In the aftermath of the Great Recession, as tax revenue plummeted, small school districts across California quickly felt the pain. Many were already lean, where administrators did the work of two or three, and students were counted in tens, not thousands. The economic collapse threatened their very existence.
In Superintendent Brent Woodard’s rural district, which covered the towns of Acton and Agua Dulce about 45 miles north of Los Angeles, enrollment in 2013 had fallen by more than a quarter over five years. The area’s population had aged, the birthrate declined and some students were choosing to attend schools outside the district. Without increasing revenue or making harmful cuts, the district was facing insolvency and the threat of a state takeover.
In California’s charter school law, Woodard saw financial salvation.
Court records detail how — methodically and rapidly — the Acton-Agua Dulce Unified School District began approving new charter schools. The first year, there were two. The next: 11. By 2017, the district, which operates only three schools of its own, had authorized 17 charter schools.

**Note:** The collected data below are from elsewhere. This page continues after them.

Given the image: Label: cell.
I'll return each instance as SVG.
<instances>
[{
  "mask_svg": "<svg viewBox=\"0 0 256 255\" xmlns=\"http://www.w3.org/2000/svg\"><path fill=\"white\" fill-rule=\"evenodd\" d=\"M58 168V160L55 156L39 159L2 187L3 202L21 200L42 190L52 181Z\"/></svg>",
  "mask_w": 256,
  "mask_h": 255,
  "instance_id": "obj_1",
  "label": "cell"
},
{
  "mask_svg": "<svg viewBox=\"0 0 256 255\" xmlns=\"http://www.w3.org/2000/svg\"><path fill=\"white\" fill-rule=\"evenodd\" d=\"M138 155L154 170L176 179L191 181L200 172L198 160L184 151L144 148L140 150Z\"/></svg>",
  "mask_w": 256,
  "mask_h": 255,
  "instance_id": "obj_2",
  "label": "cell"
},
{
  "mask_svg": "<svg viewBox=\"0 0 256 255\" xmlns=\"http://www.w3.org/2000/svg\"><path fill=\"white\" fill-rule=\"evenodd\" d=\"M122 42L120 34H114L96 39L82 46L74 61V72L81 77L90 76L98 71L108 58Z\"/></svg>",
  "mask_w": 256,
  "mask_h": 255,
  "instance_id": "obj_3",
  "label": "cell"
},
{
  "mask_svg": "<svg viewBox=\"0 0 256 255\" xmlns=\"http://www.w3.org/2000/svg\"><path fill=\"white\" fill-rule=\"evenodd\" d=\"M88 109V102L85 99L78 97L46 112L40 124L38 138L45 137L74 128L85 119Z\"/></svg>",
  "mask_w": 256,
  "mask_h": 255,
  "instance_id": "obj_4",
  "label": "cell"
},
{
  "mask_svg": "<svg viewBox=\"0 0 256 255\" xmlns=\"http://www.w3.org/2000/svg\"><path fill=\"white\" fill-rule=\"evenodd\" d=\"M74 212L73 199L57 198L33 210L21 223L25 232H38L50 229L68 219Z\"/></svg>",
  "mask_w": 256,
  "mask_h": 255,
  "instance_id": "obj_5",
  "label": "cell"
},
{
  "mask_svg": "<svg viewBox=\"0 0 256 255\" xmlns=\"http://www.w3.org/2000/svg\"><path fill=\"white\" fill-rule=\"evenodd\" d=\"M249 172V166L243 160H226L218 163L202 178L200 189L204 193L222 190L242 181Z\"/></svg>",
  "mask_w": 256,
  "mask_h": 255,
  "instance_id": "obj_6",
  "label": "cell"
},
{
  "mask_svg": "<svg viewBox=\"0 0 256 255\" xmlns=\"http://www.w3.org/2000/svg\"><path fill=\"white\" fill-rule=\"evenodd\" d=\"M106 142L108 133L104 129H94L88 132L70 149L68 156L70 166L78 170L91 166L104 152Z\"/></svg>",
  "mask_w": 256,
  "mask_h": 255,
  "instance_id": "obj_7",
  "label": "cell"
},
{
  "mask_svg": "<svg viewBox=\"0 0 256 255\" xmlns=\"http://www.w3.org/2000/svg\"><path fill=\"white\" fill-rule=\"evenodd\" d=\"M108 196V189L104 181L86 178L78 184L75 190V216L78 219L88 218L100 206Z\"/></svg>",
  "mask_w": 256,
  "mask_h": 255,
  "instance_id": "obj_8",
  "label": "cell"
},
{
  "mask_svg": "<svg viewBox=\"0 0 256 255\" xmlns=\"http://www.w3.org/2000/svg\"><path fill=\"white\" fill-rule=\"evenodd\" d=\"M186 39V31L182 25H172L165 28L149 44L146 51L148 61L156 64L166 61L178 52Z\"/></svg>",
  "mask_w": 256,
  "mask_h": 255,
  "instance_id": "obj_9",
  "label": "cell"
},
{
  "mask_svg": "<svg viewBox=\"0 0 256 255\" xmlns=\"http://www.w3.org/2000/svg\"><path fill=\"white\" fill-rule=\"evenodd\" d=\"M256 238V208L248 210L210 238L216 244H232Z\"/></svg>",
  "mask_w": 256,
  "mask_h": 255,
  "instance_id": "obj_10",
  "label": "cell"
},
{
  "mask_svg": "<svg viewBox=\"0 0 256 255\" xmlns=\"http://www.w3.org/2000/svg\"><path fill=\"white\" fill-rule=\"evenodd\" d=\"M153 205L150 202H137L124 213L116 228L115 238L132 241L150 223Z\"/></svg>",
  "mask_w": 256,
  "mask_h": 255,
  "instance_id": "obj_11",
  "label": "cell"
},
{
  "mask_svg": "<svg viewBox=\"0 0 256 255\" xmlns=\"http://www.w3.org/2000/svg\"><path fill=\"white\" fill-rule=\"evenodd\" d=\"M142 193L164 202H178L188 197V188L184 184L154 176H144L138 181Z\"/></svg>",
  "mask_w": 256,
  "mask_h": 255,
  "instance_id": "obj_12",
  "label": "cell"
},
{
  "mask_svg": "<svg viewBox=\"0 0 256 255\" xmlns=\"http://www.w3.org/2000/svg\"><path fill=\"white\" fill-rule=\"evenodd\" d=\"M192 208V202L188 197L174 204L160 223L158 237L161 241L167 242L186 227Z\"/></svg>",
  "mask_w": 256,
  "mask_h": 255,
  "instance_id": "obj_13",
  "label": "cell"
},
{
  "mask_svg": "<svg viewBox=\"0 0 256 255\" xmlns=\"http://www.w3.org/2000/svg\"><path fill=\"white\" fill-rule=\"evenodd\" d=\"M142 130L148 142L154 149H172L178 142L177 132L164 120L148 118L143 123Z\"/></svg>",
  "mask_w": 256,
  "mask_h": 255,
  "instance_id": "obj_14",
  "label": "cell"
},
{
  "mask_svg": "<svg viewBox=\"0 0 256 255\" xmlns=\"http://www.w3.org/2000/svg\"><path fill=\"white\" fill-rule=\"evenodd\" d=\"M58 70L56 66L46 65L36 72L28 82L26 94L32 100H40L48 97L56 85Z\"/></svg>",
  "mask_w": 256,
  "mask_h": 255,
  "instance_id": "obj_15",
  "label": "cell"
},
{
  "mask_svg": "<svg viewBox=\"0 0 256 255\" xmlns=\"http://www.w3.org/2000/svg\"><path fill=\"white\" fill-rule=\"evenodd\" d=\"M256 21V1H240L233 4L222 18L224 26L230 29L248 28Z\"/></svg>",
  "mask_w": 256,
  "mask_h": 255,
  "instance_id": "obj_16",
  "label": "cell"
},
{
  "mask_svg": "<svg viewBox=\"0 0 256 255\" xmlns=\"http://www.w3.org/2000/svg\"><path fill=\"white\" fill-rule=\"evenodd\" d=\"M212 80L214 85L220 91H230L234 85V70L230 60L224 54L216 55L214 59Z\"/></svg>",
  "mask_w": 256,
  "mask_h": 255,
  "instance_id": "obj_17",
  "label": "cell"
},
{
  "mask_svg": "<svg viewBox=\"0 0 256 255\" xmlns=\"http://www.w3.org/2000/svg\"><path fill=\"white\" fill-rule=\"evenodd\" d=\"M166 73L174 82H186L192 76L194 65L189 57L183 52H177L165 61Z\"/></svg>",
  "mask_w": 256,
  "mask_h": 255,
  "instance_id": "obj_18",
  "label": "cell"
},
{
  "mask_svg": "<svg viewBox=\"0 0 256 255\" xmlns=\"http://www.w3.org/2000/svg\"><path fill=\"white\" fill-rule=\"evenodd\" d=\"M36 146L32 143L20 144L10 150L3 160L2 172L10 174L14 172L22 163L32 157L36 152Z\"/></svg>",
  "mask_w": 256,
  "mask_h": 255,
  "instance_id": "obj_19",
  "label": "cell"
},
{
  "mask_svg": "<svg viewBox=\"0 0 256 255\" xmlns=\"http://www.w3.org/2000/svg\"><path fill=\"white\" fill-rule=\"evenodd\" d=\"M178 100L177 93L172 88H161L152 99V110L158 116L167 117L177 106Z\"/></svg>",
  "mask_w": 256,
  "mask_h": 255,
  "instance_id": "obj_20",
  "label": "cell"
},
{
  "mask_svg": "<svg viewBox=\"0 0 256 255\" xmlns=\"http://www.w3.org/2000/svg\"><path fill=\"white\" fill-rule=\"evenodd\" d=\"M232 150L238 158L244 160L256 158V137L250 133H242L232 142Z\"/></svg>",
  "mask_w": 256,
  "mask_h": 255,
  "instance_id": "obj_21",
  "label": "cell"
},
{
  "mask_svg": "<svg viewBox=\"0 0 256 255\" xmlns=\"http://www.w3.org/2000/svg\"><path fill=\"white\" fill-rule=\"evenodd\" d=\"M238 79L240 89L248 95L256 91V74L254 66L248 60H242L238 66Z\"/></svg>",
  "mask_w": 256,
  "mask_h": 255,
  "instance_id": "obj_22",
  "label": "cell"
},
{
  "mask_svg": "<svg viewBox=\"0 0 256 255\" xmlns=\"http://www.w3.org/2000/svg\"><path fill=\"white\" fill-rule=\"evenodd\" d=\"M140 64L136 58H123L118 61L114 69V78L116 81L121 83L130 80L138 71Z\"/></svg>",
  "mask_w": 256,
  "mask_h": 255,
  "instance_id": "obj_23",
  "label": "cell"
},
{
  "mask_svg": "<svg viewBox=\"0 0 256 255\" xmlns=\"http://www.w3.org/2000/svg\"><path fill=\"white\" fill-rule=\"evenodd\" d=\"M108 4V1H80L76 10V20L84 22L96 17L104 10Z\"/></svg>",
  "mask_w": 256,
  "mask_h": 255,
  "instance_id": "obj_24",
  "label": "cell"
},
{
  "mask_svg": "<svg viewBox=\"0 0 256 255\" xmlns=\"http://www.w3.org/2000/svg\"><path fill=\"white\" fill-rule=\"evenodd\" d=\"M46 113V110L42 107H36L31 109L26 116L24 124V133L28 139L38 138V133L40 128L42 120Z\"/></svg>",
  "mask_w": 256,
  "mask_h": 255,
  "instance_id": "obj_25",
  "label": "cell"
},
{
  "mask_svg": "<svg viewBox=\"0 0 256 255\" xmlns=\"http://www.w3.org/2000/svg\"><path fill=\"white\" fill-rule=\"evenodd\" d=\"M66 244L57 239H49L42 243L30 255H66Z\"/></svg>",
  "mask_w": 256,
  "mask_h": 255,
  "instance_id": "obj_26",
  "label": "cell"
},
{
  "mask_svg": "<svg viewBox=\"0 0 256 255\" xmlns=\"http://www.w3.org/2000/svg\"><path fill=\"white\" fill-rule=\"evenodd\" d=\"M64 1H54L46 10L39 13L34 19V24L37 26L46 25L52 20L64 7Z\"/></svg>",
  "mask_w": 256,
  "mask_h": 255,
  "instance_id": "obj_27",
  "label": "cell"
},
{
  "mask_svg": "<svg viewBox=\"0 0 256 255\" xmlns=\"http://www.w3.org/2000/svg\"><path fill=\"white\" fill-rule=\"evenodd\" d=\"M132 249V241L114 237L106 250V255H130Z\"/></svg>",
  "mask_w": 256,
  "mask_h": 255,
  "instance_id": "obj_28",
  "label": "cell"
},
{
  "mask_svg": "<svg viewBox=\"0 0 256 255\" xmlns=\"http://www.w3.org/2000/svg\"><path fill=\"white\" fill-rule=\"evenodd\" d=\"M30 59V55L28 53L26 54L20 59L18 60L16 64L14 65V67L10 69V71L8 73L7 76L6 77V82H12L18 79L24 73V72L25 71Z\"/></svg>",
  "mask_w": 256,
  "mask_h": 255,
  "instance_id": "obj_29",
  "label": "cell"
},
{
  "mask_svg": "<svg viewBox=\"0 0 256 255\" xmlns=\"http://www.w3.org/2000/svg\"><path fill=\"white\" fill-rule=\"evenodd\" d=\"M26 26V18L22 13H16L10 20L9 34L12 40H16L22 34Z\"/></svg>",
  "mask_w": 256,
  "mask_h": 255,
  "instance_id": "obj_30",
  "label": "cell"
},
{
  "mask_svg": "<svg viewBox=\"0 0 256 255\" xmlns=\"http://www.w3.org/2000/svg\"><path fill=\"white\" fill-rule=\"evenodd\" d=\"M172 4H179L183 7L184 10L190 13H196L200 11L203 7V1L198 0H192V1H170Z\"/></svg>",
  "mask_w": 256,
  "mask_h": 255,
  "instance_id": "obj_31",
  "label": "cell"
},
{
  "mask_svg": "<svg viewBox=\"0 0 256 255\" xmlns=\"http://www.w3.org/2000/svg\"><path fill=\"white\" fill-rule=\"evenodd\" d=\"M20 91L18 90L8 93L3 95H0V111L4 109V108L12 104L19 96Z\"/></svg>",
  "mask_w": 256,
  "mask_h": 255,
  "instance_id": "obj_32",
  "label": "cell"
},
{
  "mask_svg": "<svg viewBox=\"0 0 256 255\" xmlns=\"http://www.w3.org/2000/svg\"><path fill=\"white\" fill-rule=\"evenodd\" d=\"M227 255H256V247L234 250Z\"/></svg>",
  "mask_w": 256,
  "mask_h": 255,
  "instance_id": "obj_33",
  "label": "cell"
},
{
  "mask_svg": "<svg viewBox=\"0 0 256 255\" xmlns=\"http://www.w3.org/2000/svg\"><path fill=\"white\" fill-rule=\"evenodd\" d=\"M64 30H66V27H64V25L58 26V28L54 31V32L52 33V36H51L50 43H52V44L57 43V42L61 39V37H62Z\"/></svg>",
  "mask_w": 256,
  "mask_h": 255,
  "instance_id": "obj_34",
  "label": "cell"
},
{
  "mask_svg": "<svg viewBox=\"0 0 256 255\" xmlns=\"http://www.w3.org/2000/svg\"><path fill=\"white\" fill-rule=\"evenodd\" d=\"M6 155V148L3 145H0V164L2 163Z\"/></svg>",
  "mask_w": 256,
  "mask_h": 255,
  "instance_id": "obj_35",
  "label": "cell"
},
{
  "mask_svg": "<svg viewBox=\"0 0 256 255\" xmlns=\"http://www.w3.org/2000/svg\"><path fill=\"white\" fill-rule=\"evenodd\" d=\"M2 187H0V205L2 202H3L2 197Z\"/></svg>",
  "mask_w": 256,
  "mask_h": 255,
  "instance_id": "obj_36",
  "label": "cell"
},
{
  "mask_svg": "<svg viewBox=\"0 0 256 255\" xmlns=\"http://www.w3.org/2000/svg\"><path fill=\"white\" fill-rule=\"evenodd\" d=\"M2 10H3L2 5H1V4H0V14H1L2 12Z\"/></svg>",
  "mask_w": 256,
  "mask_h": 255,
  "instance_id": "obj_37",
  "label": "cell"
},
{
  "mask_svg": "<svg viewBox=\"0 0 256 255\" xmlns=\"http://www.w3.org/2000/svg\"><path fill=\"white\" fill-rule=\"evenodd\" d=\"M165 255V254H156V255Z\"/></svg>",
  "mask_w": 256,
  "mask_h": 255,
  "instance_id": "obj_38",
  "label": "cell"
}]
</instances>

Some were located outside the district’s geographical boundaries, in places like L.A., Santa Clarita and Pasadena. Some were based entirely online.
Each charter brought the district something it badly needed: money.
Across California, other small districts hatched similar plans as word spread that they could fix their financial problems by approving certain types of charters and then charging them for a range of services.
Looting, and busting teachers' unions, are the real goals of the charter school movement, and so these activities should come as no surprise.